Una vez más, nada nuevo bajo el sol. A la muerte de los emperadores romanos el Senado deliberaba sobre la trayectoria del difunto y emitía un juicio, que podía ir desde su divinización, la llamada apoteosis, a la condena de su memoria, en el otro extremo. Si se optaba por la condena se decretaba la ‘abolitio nominis’, la abolición del nombre, el nombre del fallecido era borrado de monumentos, pinturas, edificios, esculturas, y hasta de las monedas. Las resoluciones o normas jurídicas aprobadas por el condenado se derogaban, o se mantenían, pero en este caso se falsificaba el nombre del emperador reinante. Incluso se podían acordar medidas de refuerzo, como que se desterrase de Roma a su familia, se impidiese llevar el nombre familiar y se confiscase la herencia. Un emperador, valiéndose del Senado, imponía a Roma una particular visión de su antecesor en el cargo, de la historia en definitiva.
Obviamente hoy recordamos también a los emperadores cuyo nombre fue borrado, como Domiciano, Septimio Geta o Maximiano, y también a Marco Antonio, cuyas estatuas fueron derribadas a su muerte por su enemigo, el emperador Octavio Augusto, según cuenta Plutarco. También recordamos a León Trotski, que fue purgado por la Rusia estalinista borrándolo incluso de las fotografías oficiales.
Sin embargo, la verdadera víctima de este tipo de medidas no es el difunto en cuestión, al que ya poco le importa qué se diga de él. La verdadera víctima es la libertad, el primer valor superior del ordenamiento jurídico español según el artículo 1.1 de la Constitución. Precisamente esa libertad que tanto ha costado establecer en España y por la que lucharon no pocos adversarios del franquismo.
Con independencia de amenazas considerables a las libertades de asociación y de fundación, previstas en los artículos 22 y 34 de la Constitución, porque se van a disolver aquellas que hagan «apología del franquismo», el verdadero problema se centra en la libertad de expresión. Esta libertad comprende la de investigación y la de cátedra, y tiene un papel esencial en cualquier democracia que merezca este nombre.

============

(Consigna): Retoma el texto sobre la condena de la memoria y la libertad de expresión y continúalo a partir de su última oración.

(Los datos):
============

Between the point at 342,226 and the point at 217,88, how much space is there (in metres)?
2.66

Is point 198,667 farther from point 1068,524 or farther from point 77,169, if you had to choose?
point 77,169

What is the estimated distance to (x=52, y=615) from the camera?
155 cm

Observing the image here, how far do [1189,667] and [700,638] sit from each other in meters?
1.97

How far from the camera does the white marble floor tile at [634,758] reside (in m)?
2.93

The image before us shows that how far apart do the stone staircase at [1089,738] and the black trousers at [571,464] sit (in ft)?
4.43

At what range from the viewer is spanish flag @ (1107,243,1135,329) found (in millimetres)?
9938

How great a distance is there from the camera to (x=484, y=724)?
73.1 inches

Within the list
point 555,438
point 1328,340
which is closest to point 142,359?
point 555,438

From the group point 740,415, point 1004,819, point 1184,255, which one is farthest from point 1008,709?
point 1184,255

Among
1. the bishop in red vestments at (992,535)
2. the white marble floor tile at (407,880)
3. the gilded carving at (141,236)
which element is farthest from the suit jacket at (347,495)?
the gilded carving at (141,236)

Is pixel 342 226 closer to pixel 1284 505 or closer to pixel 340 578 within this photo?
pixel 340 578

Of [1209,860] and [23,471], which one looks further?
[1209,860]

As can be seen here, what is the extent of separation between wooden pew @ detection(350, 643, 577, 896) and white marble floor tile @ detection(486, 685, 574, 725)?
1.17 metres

============

(Respuesta):
Quien discrepe de los postulados de esta ley se arriesga a ser considerado un exaltador del fascismo (pongamos por caso), un incitador al odio, una persona como mínimo escasamente respetuosa con la voluntad democrática aprobada por las Cortes Generales. No es una mera hipótesis. La Ley de Memoria Democrática considera infracción muy grave, con multa de 10.000 a 150.000 euros, «las convocatorias de actos, campañas de divulgación o publicidad que por cualquier medio de comunicación pública, en forma escrita o verbal, en sus elementos sonoros o en sus imágenes, inciten a la exaltación personal o colectiva, de la sublevación militar, de la Guerra o de la Dictadura, de sus dirigentes, participantes en el sistema represivo o de las organizaciones que sustentaron al régimen dictatorial, cuando entrañe descrédito, menosprecio o humillación de las víctimas o de sus familiares». Quien no siga la verdad oficial y se atreva a expresarlo públicamente puede ser objeto de denuncia por asociaciones de familiares de víctimas, que se sienten humilladas o menospreciadas, y afrontar un procedimiento sancionador o, peor aún, un proceso judicial por delito de incitación al odio (artículo 510 del Código Penal).
No es simplemente un ejercicio inútil dedicarse a legislar sobre acontecimientos ocurridos hace medio siglo, o casi un siglo. Entraña un riesgo para la libertad de hoy, del siglo XXI, esa verdad oficial que se impone a través del Boletín Oficial del Estado. Vuelve a ser de actualidad el lema del cuento de George Orwell: «Cuatro patas bueno, dos patas malo».